Print the commit notice word for word, starting at the words "The loops can" and stopping after the words "Jeremiah Vivian (Pascual).".

Quoted text:
•••
[Python-checkins] bpo-46407: Optimizing some modulo operations (GH-30653)
tim-one
webhook-mailer at python.org
Thu Jan 27 19:46:49 EST 2022
https://github.com/python/cpython/commit/f10dafc430279b4e6cf5b981ae3d1d76e8f431ad
commit: f10dafc430279b4e6cf5b981ae3d1d76e8f431ad
branch: main
author: Crowthebird <78076854+thatbirdguythatuknownot at users.noreply.github.com>
committer: tim-one <tim.peters at gmail.com>
date: 2022-01-27T18:46:45-06:00
summary:
bpo-46407: Optimizing some modulo operations (GH-30653)
Added new internal functions to compute mod without also computing the quotient.
The loops can be leaner then, which leads to modestly but reliably faster execution in contexts that know they don't need the quotient.
Code by Jeremiah Vivian (Pascual).
•••
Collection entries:
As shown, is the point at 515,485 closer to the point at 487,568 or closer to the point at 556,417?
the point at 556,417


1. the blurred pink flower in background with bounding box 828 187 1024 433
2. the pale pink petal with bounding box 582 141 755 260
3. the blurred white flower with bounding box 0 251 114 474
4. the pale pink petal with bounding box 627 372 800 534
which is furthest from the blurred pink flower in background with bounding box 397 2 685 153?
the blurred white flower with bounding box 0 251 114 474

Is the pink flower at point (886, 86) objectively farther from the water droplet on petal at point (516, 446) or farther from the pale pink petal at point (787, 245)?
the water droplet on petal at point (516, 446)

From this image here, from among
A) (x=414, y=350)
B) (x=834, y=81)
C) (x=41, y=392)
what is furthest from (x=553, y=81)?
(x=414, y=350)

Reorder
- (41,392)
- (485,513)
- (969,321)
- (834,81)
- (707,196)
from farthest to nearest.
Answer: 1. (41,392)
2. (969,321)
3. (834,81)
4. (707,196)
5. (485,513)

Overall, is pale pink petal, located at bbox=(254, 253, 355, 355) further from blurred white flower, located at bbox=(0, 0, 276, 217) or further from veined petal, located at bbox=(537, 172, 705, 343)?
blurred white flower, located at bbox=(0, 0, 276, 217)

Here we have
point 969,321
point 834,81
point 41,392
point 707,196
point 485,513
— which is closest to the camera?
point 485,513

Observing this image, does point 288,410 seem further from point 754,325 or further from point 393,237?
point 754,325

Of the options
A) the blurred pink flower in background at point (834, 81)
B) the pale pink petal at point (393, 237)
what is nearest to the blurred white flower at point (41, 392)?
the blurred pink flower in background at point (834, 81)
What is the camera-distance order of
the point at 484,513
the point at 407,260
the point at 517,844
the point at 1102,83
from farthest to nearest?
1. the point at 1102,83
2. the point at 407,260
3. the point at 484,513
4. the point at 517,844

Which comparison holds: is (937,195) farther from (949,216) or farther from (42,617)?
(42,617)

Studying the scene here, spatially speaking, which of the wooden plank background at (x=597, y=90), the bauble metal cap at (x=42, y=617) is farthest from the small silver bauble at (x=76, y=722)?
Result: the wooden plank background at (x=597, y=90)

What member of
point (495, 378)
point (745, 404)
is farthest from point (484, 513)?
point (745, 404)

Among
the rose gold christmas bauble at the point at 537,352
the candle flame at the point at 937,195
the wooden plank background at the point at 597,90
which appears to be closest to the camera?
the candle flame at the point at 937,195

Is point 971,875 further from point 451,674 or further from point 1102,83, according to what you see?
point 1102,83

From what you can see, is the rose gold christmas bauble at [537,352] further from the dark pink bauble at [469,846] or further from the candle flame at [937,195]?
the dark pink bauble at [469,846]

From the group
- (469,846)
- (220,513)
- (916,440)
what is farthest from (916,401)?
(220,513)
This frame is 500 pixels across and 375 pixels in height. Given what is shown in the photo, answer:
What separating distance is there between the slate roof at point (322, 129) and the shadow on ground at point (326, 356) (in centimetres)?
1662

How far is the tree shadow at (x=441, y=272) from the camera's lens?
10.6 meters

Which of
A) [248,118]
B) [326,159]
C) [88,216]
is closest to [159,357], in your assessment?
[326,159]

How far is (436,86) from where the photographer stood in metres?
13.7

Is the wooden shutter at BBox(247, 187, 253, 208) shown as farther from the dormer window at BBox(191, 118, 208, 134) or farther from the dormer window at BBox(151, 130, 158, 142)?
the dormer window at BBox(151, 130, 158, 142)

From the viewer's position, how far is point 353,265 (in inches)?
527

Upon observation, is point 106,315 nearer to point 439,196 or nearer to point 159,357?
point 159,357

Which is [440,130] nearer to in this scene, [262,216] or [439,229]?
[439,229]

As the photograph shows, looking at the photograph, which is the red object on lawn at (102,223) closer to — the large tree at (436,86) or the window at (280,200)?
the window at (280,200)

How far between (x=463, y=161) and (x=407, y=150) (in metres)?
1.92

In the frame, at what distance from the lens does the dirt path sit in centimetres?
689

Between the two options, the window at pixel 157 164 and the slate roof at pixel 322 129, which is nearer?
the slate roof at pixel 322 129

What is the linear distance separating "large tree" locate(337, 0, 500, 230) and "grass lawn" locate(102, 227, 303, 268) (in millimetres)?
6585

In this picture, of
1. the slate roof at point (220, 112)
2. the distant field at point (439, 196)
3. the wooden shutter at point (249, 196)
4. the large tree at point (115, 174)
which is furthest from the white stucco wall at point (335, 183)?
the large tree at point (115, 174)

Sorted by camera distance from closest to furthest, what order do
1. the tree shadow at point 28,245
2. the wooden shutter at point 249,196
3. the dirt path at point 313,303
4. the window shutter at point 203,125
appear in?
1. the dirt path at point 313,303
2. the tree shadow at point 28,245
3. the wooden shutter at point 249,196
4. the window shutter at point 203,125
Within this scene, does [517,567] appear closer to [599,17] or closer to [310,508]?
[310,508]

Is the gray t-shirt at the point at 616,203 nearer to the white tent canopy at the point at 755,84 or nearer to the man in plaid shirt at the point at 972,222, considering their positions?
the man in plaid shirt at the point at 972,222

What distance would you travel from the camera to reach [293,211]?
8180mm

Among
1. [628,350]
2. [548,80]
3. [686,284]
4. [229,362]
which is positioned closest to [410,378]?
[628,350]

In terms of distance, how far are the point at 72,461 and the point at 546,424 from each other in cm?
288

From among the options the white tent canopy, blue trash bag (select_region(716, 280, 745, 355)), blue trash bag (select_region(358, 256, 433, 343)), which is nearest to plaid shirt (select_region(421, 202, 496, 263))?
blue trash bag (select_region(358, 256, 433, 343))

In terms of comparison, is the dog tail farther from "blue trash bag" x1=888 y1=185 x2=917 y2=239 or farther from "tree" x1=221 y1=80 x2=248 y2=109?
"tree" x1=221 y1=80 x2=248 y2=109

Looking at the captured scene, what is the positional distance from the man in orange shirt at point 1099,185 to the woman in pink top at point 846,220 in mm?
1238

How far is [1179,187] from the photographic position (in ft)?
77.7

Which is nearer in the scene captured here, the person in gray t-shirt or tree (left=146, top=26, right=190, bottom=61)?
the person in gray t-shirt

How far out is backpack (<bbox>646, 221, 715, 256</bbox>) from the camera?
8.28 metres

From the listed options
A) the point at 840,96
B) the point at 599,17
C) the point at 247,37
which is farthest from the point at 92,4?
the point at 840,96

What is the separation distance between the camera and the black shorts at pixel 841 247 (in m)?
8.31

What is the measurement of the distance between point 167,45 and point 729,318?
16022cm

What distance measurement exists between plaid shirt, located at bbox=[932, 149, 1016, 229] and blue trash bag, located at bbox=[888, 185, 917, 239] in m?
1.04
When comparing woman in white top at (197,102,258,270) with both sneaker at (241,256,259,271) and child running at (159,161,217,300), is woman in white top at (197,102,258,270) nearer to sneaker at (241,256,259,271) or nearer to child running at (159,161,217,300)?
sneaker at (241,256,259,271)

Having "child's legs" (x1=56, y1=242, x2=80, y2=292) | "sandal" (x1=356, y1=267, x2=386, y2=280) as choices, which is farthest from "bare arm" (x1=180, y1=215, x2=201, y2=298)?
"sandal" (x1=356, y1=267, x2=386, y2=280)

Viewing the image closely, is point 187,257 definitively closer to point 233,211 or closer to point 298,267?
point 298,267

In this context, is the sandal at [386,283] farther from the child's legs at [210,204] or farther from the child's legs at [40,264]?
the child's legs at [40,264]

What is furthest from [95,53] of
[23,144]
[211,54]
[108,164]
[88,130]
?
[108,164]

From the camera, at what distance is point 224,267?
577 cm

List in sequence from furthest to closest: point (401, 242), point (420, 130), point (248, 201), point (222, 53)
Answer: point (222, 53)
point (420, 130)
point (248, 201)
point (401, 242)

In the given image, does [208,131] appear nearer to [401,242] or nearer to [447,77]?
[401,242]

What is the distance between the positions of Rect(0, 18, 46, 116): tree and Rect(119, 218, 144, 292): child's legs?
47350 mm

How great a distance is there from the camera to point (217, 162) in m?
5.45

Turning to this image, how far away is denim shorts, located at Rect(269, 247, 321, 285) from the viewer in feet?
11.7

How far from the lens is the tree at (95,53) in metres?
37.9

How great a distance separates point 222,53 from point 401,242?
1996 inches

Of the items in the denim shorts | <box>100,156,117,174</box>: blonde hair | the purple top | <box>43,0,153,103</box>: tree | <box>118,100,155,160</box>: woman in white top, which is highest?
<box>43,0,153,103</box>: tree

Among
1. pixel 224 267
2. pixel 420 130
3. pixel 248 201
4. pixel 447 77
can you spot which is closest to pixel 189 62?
•••
Expected output:
The loops can be leaner then, which leads to modestly but reliably faster execution in contexts that know they don't need the quotient.
Code by Jeremiah Vivian (Pascual).